▶ STUDY TEXT:
BEGIN
If we want to use Biggy with a Postgres store, all we need to do is pass it the name of the connection string as defined in the App.config or Web.config file in our project.

Define a connection string in App.config:

    <supportedRuntime version="v4.0" sku=".NETFramework,Version=v4.0"/>
    <add name="chinook-pg" connectionString="server=localhost;user id=biggy;password=password;database=chinook"/>

Now, assuming we have the Chinook Database for Postgres defined in our PG database, we can do the following:

var artistStore = new pgRelationalStore<Artist>("chinook-pg");
var albumStore = new pgRelationalStore<Album>("chinook-pg");
var trackStore = new pgRelationalStore<Track>("chinook-pg");

// Loads all data from the Artist table into memory:
var artists = new BiggyList<Artist>(artistStore);

// Loads all data from the Album table into memory:
var albums = new BiggyList<Album>(albumStore);

// Loads all data from the Album table into memory:
var tracks = new BiggyList<Track>(trackStore);

// Find all the tracks by a particular artist using LINQ:
var artistTracks = (from t in tracks
                    join al in albums on t.AlbumId equals al.AlbumId
                    join ar in artists on al.ArtistId equals ar.ArtistId
                    where ar.Name == "Black Sabbath"
END
(Source records)
BEGIN
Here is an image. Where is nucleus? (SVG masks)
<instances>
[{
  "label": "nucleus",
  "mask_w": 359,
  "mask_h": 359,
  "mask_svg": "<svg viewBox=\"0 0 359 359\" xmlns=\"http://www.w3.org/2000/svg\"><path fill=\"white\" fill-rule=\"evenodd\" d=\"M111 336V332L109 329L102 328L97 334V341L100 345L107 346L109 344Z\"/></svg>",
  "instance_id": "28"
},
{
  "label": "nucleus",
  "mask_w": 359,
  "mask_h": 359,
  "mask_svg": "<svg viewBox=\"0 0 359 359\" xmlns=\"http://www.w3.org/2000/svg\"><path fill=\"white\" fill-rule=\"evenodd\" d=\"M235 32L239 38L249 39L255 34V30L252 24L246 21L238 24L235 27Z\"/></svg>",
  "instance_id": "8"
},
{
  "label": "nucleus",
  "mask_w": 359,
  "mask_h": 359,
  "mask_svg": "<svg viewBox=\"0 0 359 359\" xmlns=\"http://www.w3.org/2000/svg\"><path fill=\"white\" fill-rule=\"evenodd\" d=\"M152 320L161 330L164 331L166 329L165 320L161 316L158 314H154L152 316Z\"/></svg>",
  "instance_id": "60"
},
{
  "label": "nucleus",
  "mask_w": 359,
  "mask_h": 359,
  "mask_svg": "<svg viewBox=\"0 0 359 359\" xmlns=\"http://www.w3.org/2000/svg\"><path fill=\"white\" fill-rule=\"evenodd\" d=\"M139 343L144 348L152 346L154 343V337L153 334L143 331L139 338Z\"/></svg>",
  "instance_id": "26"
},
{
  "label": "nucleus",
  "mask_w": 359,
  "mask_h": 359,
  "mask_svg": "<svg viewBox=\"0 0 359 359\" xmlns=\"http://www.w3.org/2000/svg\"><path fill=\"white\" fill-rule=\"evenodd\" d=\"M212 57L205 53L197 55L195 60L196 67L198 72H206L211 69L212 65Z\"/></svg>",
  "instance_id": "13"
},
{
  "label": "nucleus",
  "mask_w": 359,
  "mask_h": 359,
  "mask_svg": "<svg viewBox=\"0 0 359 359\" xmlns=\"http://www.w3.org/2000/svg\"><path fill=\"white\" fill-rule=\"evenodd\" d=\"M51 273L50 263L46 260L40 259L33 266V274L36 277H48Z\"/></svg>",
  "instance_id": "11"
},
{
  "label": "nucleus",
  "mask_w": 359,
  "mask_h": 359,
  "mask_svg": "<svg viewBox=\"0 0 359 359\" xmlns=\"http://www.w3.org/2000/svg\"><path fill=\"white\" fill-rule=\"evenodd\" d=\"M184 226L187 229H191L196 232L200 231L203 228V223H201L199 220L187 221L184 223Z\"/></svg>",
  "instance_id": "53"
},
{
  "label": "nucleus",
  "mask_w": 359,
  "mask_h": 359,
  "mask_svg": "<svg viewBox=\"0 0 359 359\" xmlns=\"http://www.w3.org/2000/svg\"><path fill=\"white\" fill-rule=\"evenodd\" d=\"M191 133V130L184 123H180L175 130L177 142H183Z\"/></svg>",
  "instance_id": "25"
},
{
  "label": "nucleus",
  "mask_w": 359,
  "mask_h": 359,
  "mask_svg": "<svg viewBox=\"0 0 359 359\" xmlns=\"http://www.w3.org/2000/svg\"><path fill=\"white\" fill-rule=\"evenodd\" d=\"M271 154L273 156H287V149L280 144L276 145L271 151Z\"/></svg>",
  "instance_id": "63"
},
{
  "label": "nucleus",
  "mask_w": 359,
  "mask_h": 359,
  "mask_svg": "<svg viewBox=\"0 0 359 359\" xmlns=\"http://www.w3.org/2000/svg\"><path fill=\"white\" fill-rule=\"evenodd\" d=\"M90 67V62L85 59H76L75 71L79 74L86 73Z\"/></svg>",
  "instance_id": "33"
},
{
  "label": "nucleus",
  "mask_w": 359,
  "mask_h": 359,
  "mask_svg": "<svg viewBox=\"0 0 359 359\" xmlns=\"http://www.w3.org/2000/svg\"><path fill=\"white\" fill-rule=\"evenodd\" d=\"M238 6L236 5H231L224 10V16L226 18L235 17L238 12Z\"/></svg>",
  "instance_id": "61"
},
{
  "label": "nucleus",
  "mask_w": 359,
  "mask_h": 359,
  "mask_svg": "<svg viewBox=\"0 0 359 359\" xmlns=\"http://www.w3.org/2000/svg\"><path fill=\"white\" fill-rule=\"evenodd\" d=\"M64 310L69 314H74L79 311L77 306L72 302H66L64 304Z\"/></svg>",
END
▶ WORK REQUEST 1: In the Biggy Postgres text, what name is given to the connection string defined in App.config?
▶ WORK REQUEST 2: Continue the text on using Biggy with a Postgres store from the point where it stops.
You won't need the items for any of this.

▶ RESPONSE AREA 1: chinook-pg

▶ RESPONSE AREA 2:
                    select t).ToList();

Cache Schema Info

Of course, the idea behind Biggy is to load data in memory once, and then read/write away as your application needs. The only time Biggy hits the disk is during Writes, which makes things extremely fast (the triple-joined LINQ query above returns in less than 5 milliseconds).

Biggy works against standard relational tables by reading and caching schema info. Instead of doing this three times like we did above, we can use the DBCore object, and load all that once, during initialization. Then we can inject each store into our separate BiggyLists, and all reference the same schema info:

// Loads and caches connection and schema info needed for all tables and columns
var _db = new pgDbCore("chinook-pg");

var artists = new BiggyList<Artist>(_db.CreateRelationalStoreFor<Artist>());
var albums = new BiggyList<Album>(_db.CreateRelationalStoreFor<Album>());
var tracks = new BiggyList<Track>(_db.CreateRelationalStoreFor<Track>());

// Find all the tracks by a particular artist using LINQ:
var artistTracks = (from t in tracks
                    join al in albums on t.AlbumId equals al.AlbumId
                    join ar in artists on al.ArtistId equals ar.ArtistId
                    where ar.Name == "Black Sabbath"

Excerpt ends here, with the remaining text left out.